The Offering may constitute a related party transaction within the meaning of TSX Venture Exchange Policy 5.9 and Multilateral Instrument 61-101 – Protection of Minority Security Holders in Special Transactions (“MI 61-101“) as insiders of the Company may subscribe for 1,300,00 Units pursuant to the Offering. The Company is relying on the exemptions from the valuation and minority shareholder approval requirements of MI 61-101 contained in sections 5.5(b) and 5.7(1)(a) of MI 61-101, as the Company is not listed on a specified market and the fair market value of the participation in the Offering by the insider does not exceed 25% of the market capitalization of the Company in accordance with MI 61-101. The Company will file a material change report in respect of the related party transaction at least 21 days before the closing of the of the Offering.

This press release does not constitute an offer to sell or a solicitation of an offer to buy the securities in the United States. The securities have not been and will not be registered under the United States Securities Act of 1933, as amended (the “U.S. Securities Act“) or any state securities laws and may not be offered or sold within the United States or to U.S. Persons as defined under applicable United States securities laws unless registered under the U.S. Securities Act and applicable state securities laws or an exemption from such registration is available.

On Behalf of the Board of Directors

Scott Kelly
Director and CEO
+1 416 998 4714

Neither TSX Venture Exchange nor its Regulation Services Provider (as that term is defined in policies of the TSX Venture Exchange) accepts responsibility for the adequacy or accuracy of this release.
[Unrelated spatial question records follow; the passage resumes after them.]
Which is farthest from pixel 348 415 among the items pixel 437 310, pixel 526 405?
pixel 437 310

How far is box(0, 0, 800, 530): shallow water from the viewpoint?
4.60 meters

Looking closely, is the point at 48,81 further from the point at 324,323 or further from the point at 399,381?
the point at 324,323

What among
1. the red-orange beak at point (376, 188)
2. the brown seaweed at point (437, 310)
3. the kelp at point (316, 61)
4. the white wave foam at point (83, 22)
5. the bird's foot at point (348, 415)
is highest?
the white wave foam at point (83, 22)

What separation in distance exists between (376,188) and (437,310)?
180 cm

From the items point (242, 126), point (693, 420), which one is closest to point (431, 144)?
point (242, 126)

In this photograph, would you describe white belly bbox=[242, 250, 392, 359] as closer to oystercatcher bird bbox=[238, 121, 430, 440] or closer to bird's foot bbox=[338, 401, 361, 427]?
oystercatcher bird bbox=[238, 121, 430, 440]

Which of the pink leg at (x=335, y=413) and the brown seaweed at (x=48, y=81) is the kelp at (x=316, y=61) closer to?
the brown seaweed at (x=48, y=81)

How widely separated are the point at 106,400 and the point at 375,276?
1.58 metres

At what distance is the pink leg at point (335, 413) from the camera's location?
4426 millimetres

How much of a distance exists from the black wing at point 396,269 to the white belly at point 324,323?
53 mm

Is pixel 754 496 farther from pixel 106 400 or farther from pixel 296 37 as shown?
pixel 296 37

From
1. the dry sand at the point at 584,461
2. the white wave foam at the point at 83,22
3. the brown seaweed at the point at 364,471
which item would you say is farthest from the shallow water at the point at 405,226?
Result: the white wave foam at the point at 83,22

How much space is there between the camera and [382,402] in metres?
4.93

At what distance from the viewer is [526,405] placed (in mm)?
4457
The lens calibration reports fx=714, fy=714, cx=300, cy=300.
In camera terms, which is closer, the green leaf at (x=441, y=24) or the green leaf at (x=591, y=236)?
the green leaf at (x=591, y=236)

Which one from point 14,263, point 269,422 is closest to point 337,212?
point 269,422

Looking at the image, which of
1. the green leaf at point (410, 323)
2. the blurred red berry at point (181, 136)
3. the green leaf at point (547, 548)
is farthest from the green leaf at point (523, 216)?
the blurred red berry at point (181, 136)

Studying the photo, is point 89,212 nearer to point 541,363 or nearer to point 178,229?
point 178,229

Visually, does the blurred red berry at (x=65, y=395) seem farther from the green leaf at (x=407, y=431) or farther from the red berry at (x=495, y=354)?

This news release includes certain “forward-looking statements” within the meaning of that phrase under Canadian securities laws. Without limitation, statements regarding future plans and objectives of the Company are forward-looking statements that involve various degrees of risk. Forward-looking statements reflect management’s current views with respect to possible future events and conditions and, by their nature, are based on management’s beliefs and assumptions and subject to known and unknown risks and uncertainties, both general and specific to the Company. Although the Company believes the expectations expressed in such forward-looking statements are reasonable, such statements are not guarantees of future performance and actual results or developments may differ materially from those in our forward-looking statements. The following are important factors that could cause the Company’s actual results to differ materially from those expressed or implied by such forward-looking statements: general market conditions, the uncertainty of future profitability and the uncertainty of access to additional capital. Additional information regarding the material factors and assumptions that were applied in making these forward-looking statements as well as the various risks and uncertainties facing the Company are described in greater detail in the “Risk Factors” section of the Company’s annual Management’s Discussion and Analysis and other continuous disclosure documents filed with the Canadian securities regulatory authorities which are available at www.sedar.com. The Company undertakes no obligation to update forward-looking information except as required by applicable law. The reader is cautioned not to place undue reliance on and the Company relies on litigation protection for forward-looking statements.